Bomba Pra Caralho
Baseado em carne viva e fatos reais
É o sangue dos meus que escorre pelas marginais
E vocês fazem tão pouco, mas falam demais
Fazem filhos iguais, assim como seus pais
Tão normais e banais, em processos mentais
Sem sistema digestivo lutam para manter vivo
Morto, vivo, morto, vivo, morto, morto, morto, viva!
Bomba pra caralho, bala de borracha, censura, fratura exposta
Fatura da viatura, que não atura pobre, preta, revoltada
Sem vergonha, sem justiça, tem medo de nós
Não suporta a ameaça dessa raça
Que pra sua desgraça a gente acende, (a) ponta, mata a cobra, arranca o pau
Tem fogo no rabo, passa, faz fumaça, faça chuca ou faça Sol
É uó, (u) ócio do comício em ofício que policia
O comércio de lucros e loucos que aos poucos
Arrancam o couro dos outros mais pretos que louros, os mouros
Morenos, mulatos, pardos de papel passado presente futuro
Mais que perfeito, em cima do muro, em baixo de murro
No morro, na marra quem morre sou eu? Ou sou eu quem mata?

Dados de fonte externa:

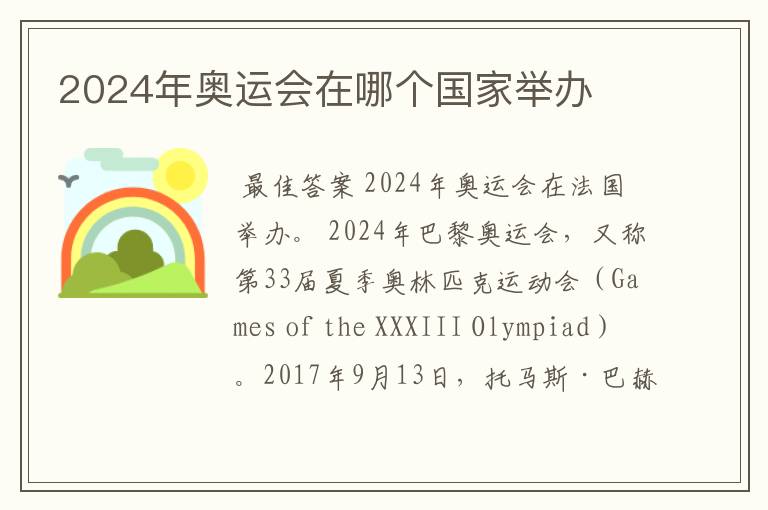 2024年奥运会在哪个国家举办

最佳答案 2024年奥运会在法国举办。 2024年巴黎奥运会，又称第33届夏季奥林匹克运动会（Games of the XXXIII Olympiad）。2017年9月13日，托马斯·巴赫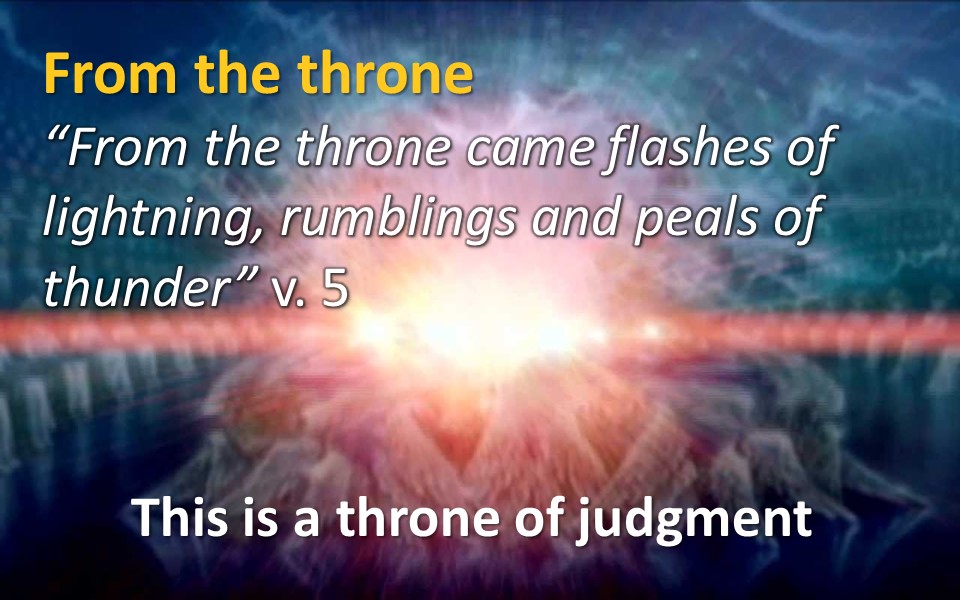 From the throne

“From the throne came flashes of lightning, rumblings and peals of thunder” v. 5

This is a throne of judgment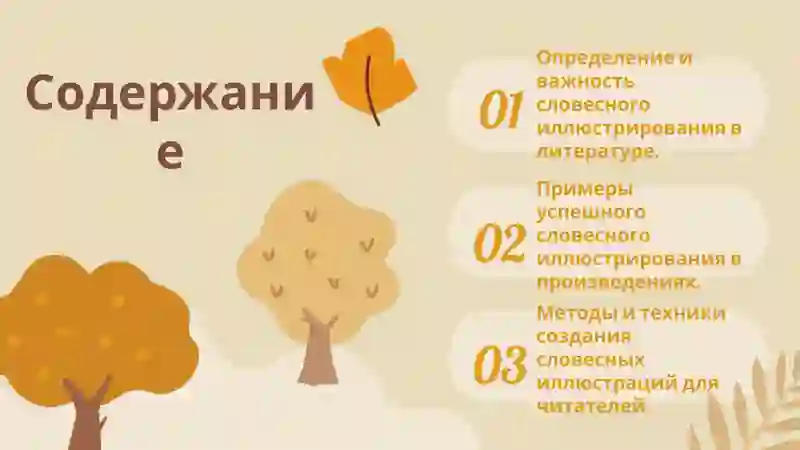 Содержани е

01 Определение и важность словесного иллюстрирования в литературе.

02 Примеры успешного словесного иллюстрирования в произведениях.

03 Методы и техники создания словесных иллюстраций для читателей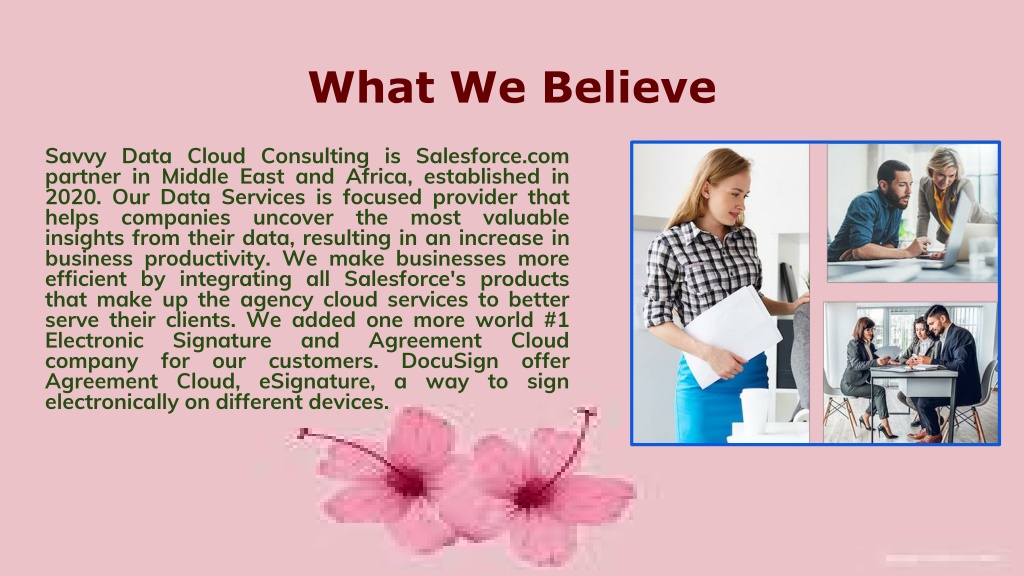 What We Believe

Savvy Data Cloud Consulting is Salesforce.com partner in Middle East and Africa, established in 2020. Our Data Services is focused provider that helps companies uncover the most valuable insights from their data, resulting in an increase in business productivity. We make businesses more efficient by integrating all Salesforce's products that make up the agency cloud services to better serve their clients. We added one more world #1 Electronic Signature and Agreement Cloud company for our customers. DocuSign offer Agreement Cloud, eSignature, a way to sign electronically on different devices.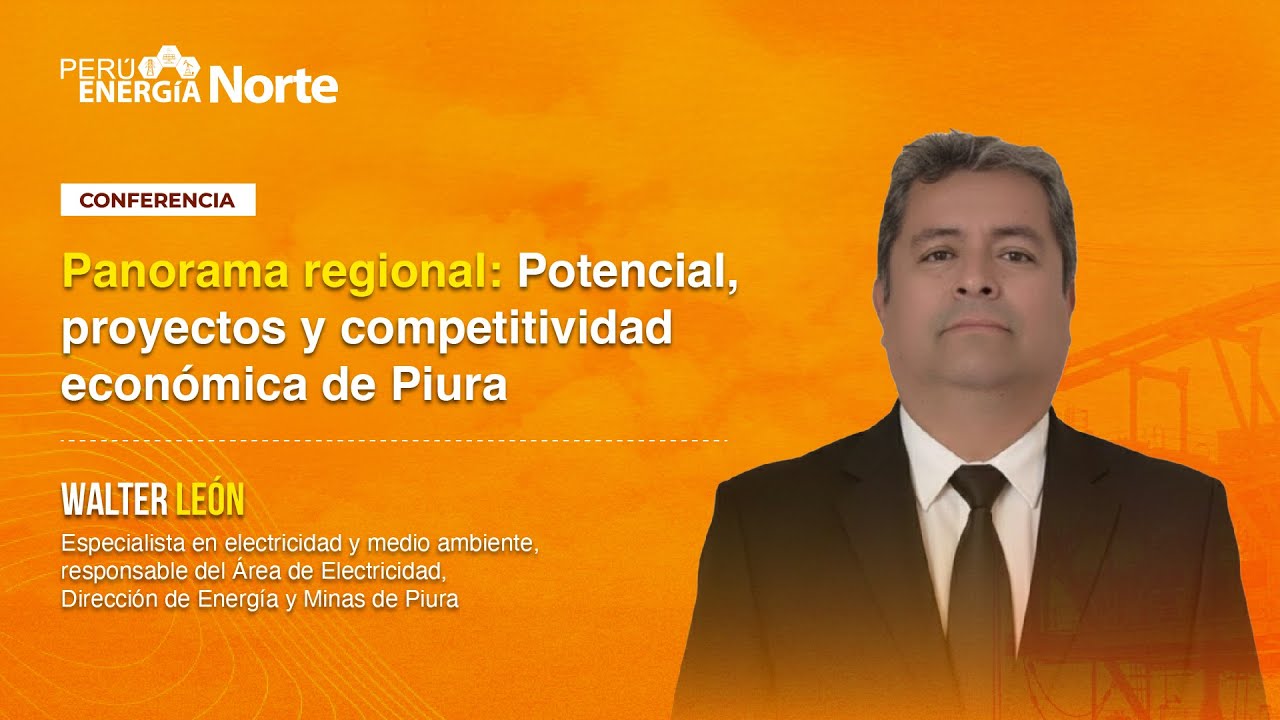 PERÚ ENERGÍA Norte

CONFERENCIA

Panorama regional: Potencial, proyectos y competitividad económica de Piura

WALTER LEÓN

Especialista en electricidad y medio ambiente, responsable del Área de Electricidad, Dirección de Energía y Minas de Piura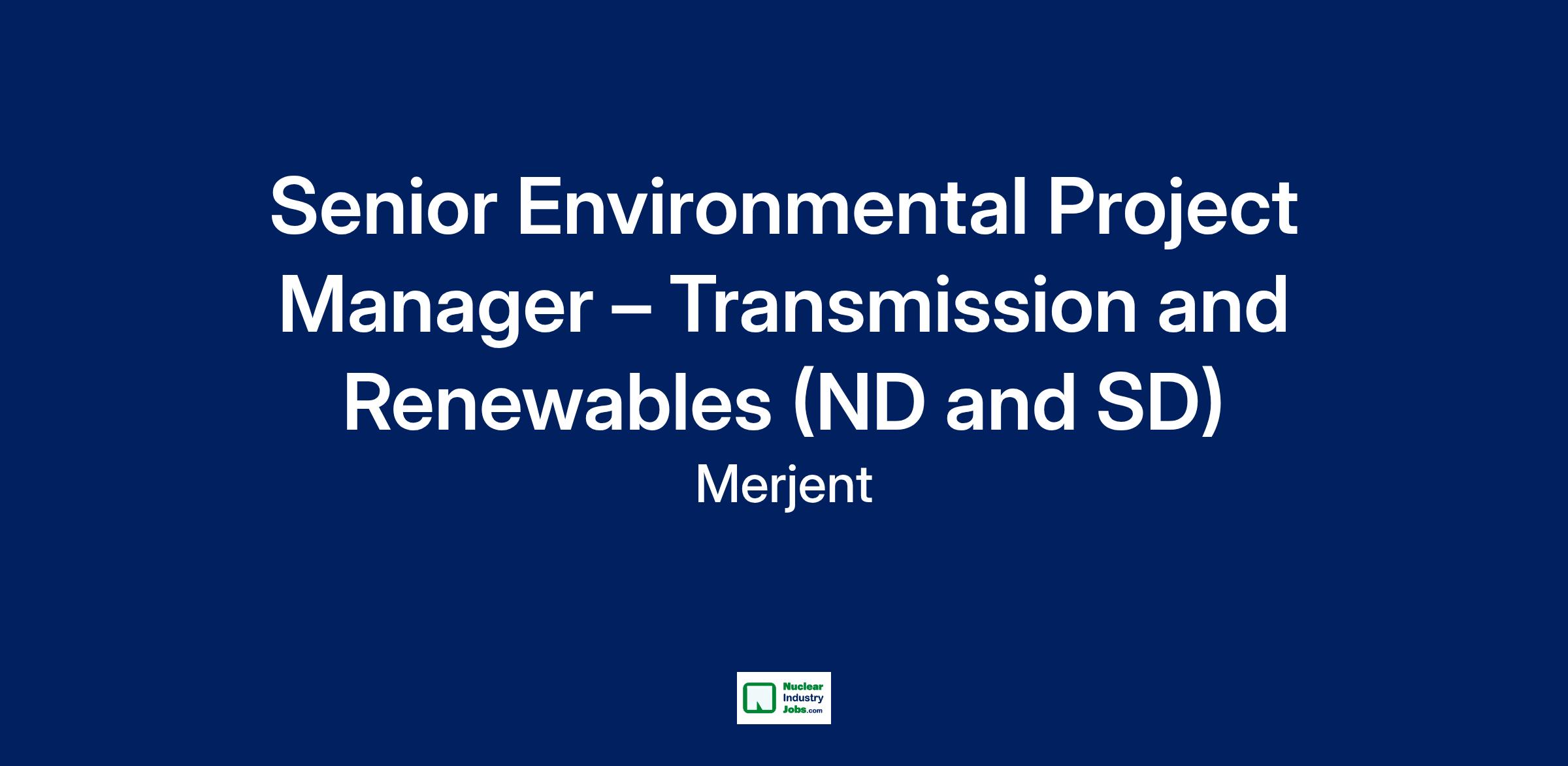 Senior Environmental Project Manager – Transmission and Renewables (ND and SD)

Merjent

Nuclear Industry Jobs.com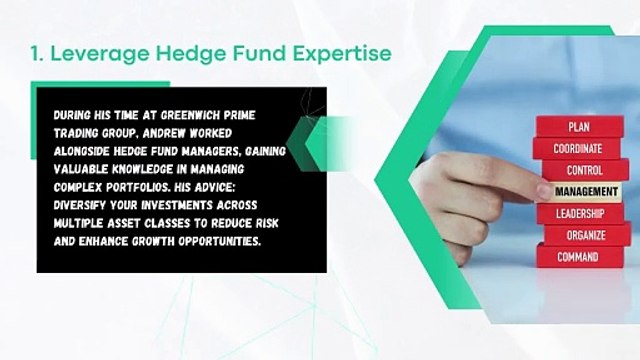 1. Leverage Hedge Fund Expertise

DURING HIS TIME AT GREENWICH PRIME TRADING GROUP, ANDREW WORKED ALONGSIDE HEDGE FUND MANAGERS, GAINING VALUABLE KNOWLEDGE IN MANAGING COMPLEX PORTFOLIOS. HIS ADVICE: DIVERSIFY YOUR INVESTMENTS ACROSS MULTIPLE ASSET CLASSES TO REDUCE RISK AND ENHANCE GROWTH OPPORTUNITIES.

PLAN
COORDINATE
CONTROL
MANAGEMENT
LEADERSHIP
ORGANIZE
COMMAND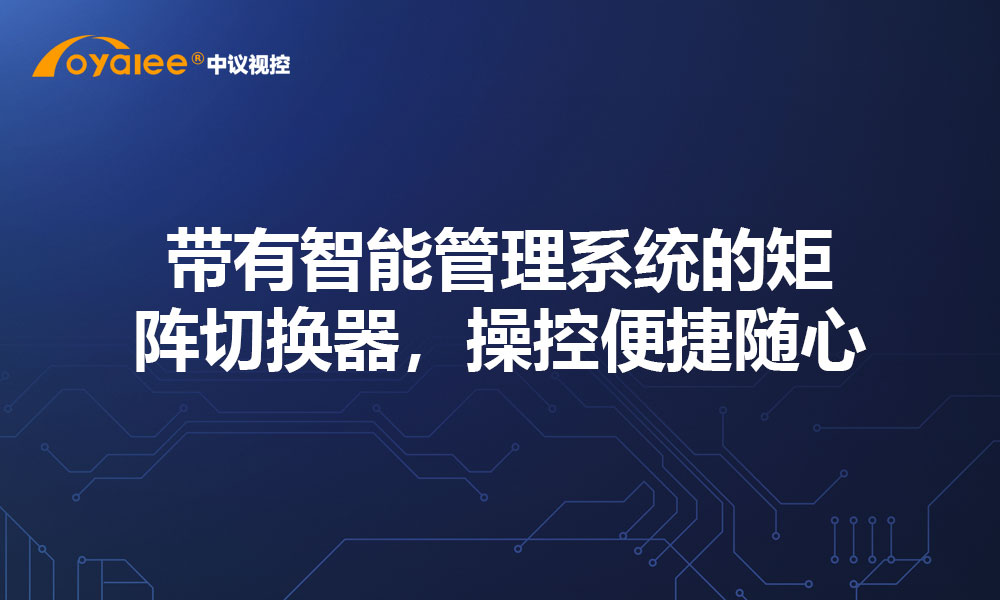 oyalee® 中议视控

带有智能管理系统的矩阵切换器，操控便捷随心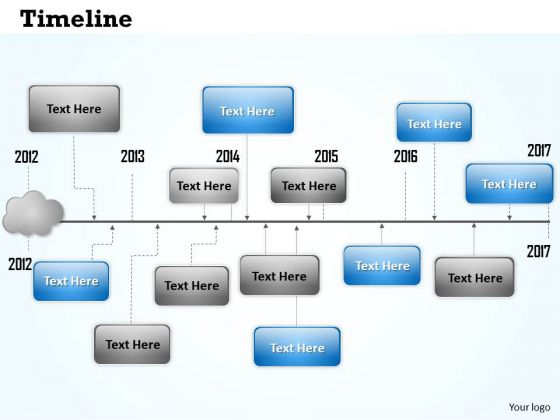 Timeline

Text Here

Text Here

Text Here

2012

2013

2014

2015

2016

2017

Text Here

Text Here

Text Here

2012

2017

Text Here

Text Here

Text Here

Text Here

Text Here

Text Here

Text Here

Your logo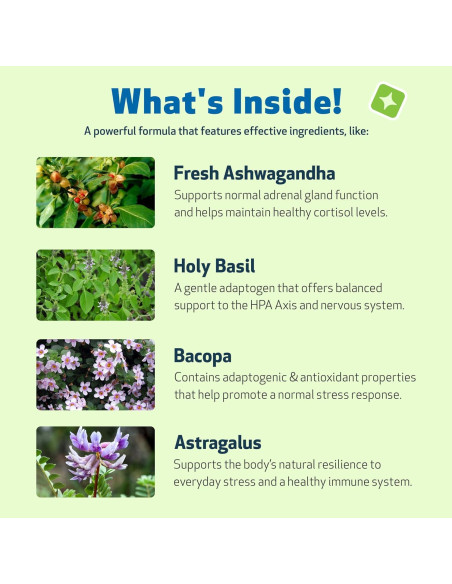 What's Inside!

A powerful formula that features effective ingredients, like:

Fresh Ashwagandha

Supports normal adrenal gland function and helps maintain healthy cortisol levels.

Holy Basil

A gentle adaptogen that offers balanced support to the HPA Axis and nervous system.

Bacopa

Contains adaptogenic & antioxidant properties that help promote a normal stress response.

Astragalus

Supports the body's natural resilience to everyday stress and a healthy immune system.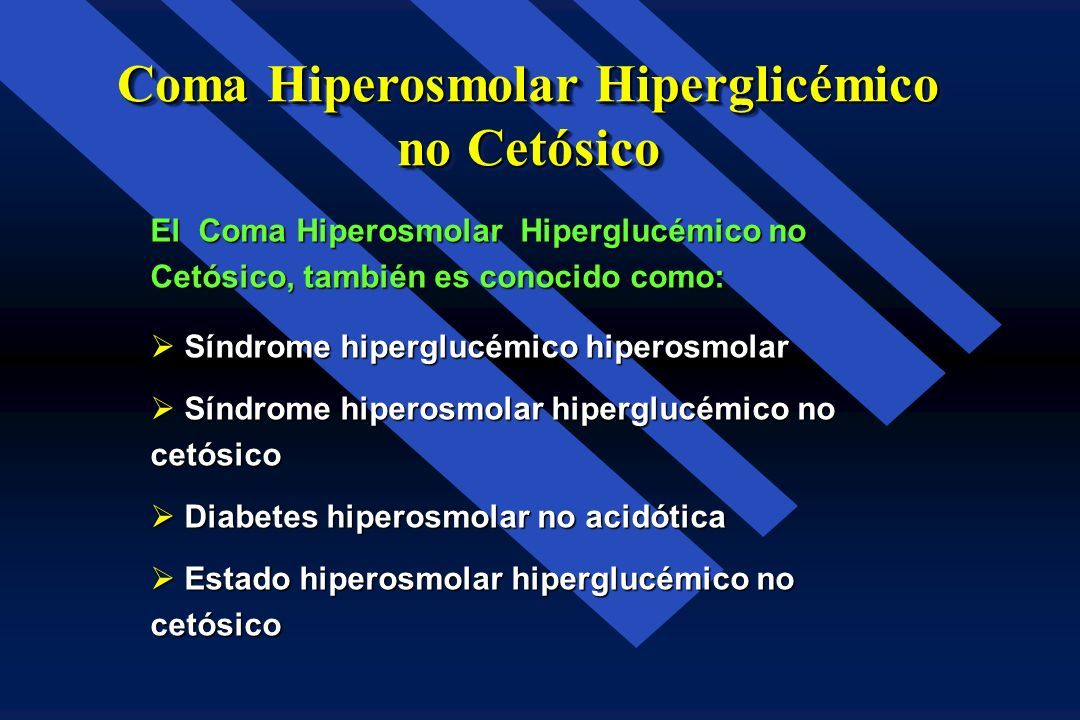 Coma Hiperosmolar Hiperglicémico no Cetósico

El Coma Hiperosmolar Hiperglucémico no Cetósico, también es conocido como:

➢ Síndrome hiperglucémico hiperosmolar

➢ Síndrome hiperosmolar hiperglucémico no cetósico

➢ Diabetes hiperosmolar no acidótica

➢ Estado hiperosmolar hiperglucémico no cetósico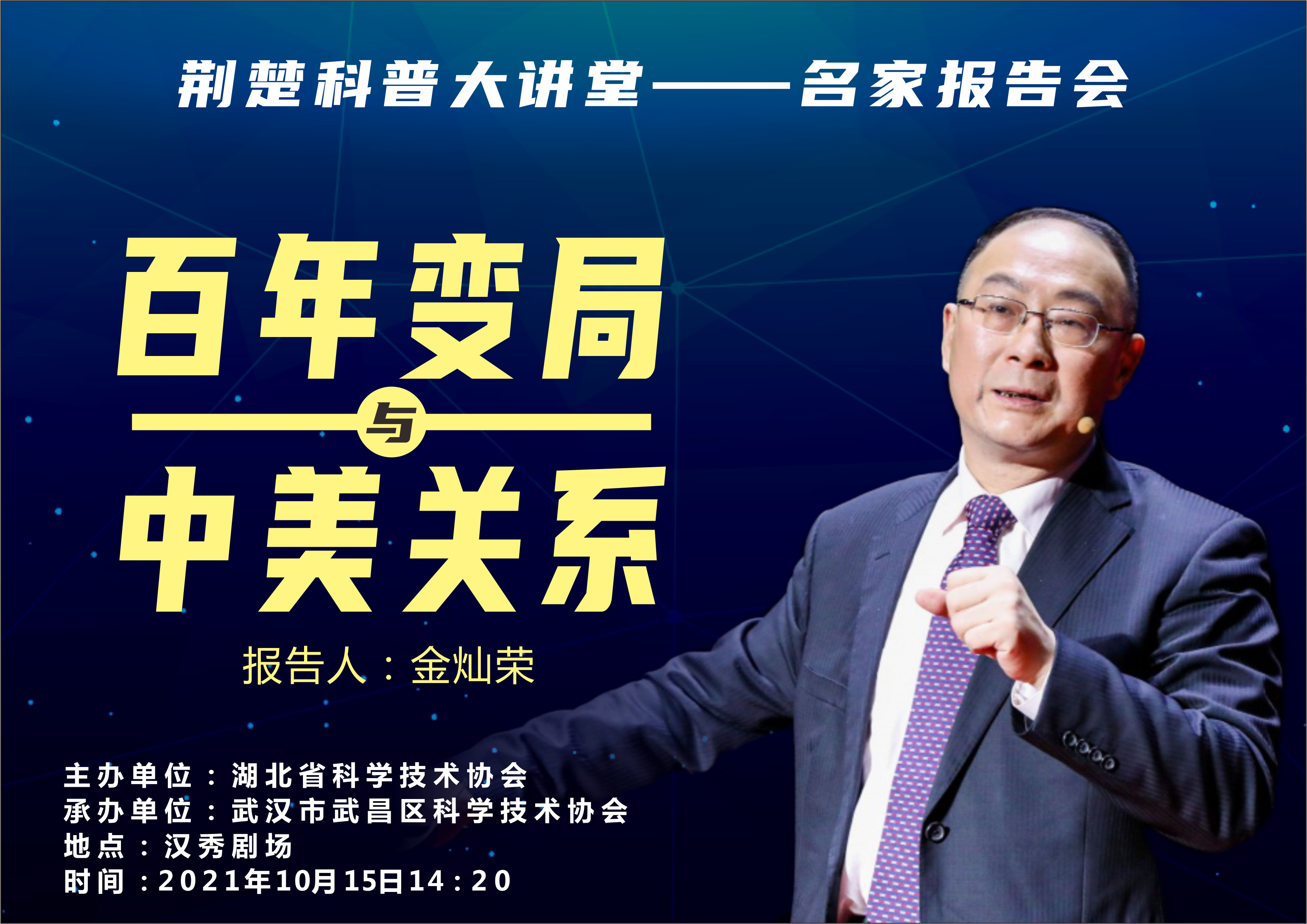 荆楚科普大讲堂——名家报告会

百年变局

与

中美关系

报告人：金灿荣

主办单位：湖北省科学技术协会
承办单位：武汉市武昌区科学技术协会
地点：汉秀剧场
时间：2021年10月15日14：20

Quem mata, quem multa, quem mata sou eu? Ou sou eu quem mata?
Quem mata, quem multa, quem mata sou eu? Ou sou eu quem mata?
Bomba sangrienta
Basado en carne viva y hechos reales
Es la sangre mía que fluye a través de los parias
Y haces tan poco, pero hablas demasiado
Hacen a los niños iguales, igual que sus padres
Tan normal y banal, en los procesos mentales
Sin sistema digestivo lucha para mantener vivo
¡Muerto, vivo, muerto, muerto, muerto, vivo!
Bomba sangrienta, bala de goma, censura, fractura abierta
Factura del coche, que no toma pobre, negro, enojado
Desvergonzado, sin justicia, miedo de nosotros
No soporto la amenaza de esta carrera
Que para su desgracia encendemos, (a) punta, matar a la serpiente, tirar del palo
Tienes fuego en la cola, pasa, fuma, sopla o brilla
Es uó, (u) la ociosidad de la manifestación en el comercio que la policía
El comercio de beneficios y locos que poco a poco
Ellos arrancan la piel de otros más negros que rubios, los moros
Morenas, mulata, papel marrón pasado presente futuro
Más que perfecto, en la pared, bajo el golpe
En la colina, ¿soy yo el que muere? ¿O soy yo el que mata?
¿Quién mata, quién multa, quién me mata? ¿O soy yo el que mata?
¿Quién mata, quién multa, quién me mata? ¿O soy yo el que mata?